“I never even looked for you. God. I never even looked.”
His pain is palpable.
I pull out of his grasp, turn my gaze away. I don’t want to see it and I don’t want to feel what I’m feeling. I can’t do this.
“Stop,” I tell him.
“And then you were so close, in the same fucking house.” He’s angry at that last part, his emotions shifting so erratically, so violently.
“I said stop. I don’t want to hear any more.”
“But that bastard had already taken you and after the explosion,” he stops, looks away from me, shakes his head. “It took me five more years to find you, but I never stopped looking once I knew. I swear.” That last part is like a confession and a plea in one. I look up at him, at the agony on his face.
“I said I don’t want to hear it,” I say because I have to.
“You’re not going back to him, Mara. You don’t have to be afraid of him anymore.”
I close my eyes. “You have no idea what you’re saying. You don’t know how powerful he is.”
And I can’t do this. I can’t listen to this. I can’t start feeling again. It’s easier if I just don’t feel. I can manage it then. And the pain, sometimes the punishments help. It’s stupid, I know.
He’s still talking but I try to tune him out. I sing Flora’s song in my head. I close my eyes and sing. His thumb comes to my lips. I must be mouthing the words.
“Your grandmother—"
My eyelids fly open, and I slam both hands flat into his chest. “Stop it! My grandmother is dead! They’re all dead. And I don’t want to hear about how they died, and I lived all because somebody made a stupid mistake! I don’t want to hear any of it!”
I swing one arm up to his face, almost get my hand around the eyepatch but he catches me. He drags both arms over my head, holding them against the wall, leaning in so close I smell the scent that was on his pillow.
“I said not to do that,” he says, tone low, voice like gravel.
“Why not? Are you afraid I’ll see what I already know? You forget that I watched you kill that man at the penthouse. You liked it. I saw that, too.”
“He deserved to die. They all did.”
“Only monsters enjoy the feel of blood on their hands.”
He snorts, one side of his mouth curves momentarily upward. “I never said I wasn’t one. But I’m not your monster.”
That makes me pause. I need to think. “Why are you doing this? What do you want with me?”
“I want you safe. I want you home.”
“I already told you I have no home and I will never be safe.”
“You’re safe with me.”
I twist, tug at my arms but it’s useless. He just stands there like it’s costing him no effort at all to keep me in place.
“Just let me go.”
“I’ll let you go when I’m ready. When you’ve heard me.”
“What if I don’t want to hear you?”
“Well, that’s too bad, sweetheart.”
There it is again. Sweetheart. I blink, open my mouth to say something but I can’t remember what.
“You used to make me little hearts cut out of pink paper and leave them on my pillow. Always pink with you. My brothers would laugh so fucking hard.”

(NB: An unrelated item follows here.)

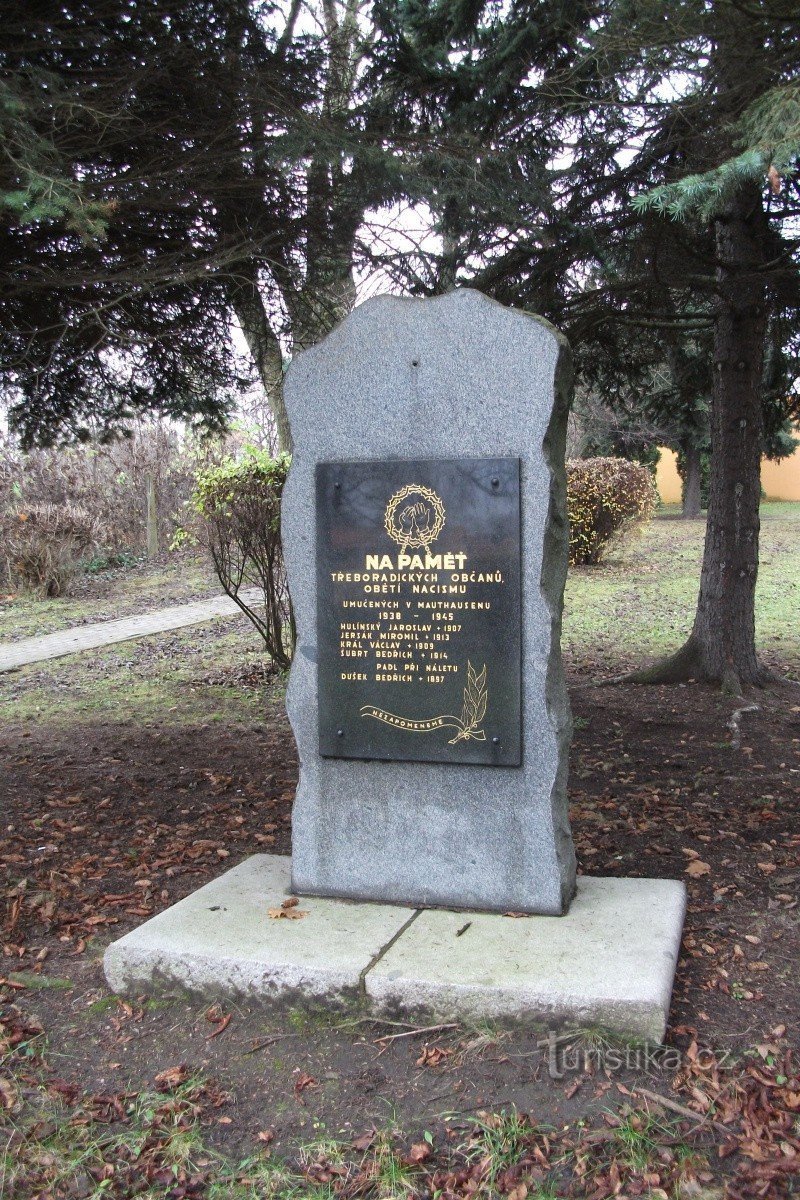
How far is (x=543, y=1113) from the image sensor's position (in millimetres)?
2797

“I hate pink,” I lie. I don’t feel either way about pink. I shake my head. I need to stop this. For fifteen years I have been learning to store the few memories I had away. And I do remember. I remember the boy, Dante. I’ve always remembered him even when all the other faces faded, his somehow remained. Even over my own grandmother’s. But I learned to keep those memories locked up in a box until they were all but forgotten. Until there was no lost life to cry over. Until there was no one to miss so much it made it impossible to breathe.
“Why are you doing this to me?” I ask again, eyes warm with quiet, never-ending tears.

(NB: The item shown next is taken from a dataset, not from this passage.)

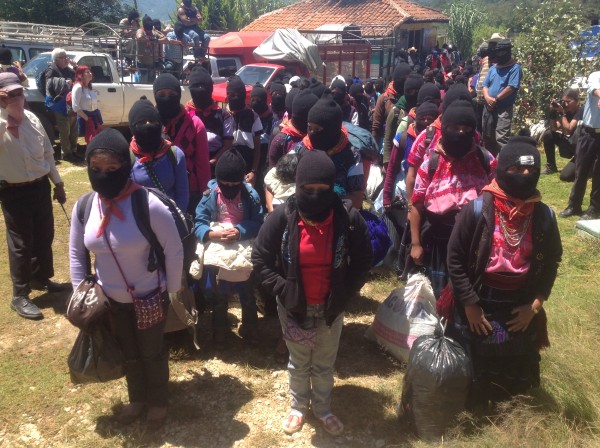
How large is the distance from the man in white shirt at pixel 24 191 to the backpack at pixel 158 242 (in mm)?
1789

“Why am I making you remember?”
I don’t answer.
“It hurts. I know. It’s why you want me to stop but you have to face it now.”
“No, that’s not why. Let go.” I twist and turn but he doesn’t give, not an inch.
“You suffered the most out of everyone.”
“You don’t know me.” I realize then there’s only one way to make him stop. I have to wound him like I did moments ago but harder.
“You’re strong, Mara. A survivor.”
“I’m not that.” I know what I am. Weak. A coward. I don’t know what he reads in my expression or my body language, but he lets me slip my wrists from his grasp, keeping his hands on the wall. He leans into them to keep me caged as he looks down at me.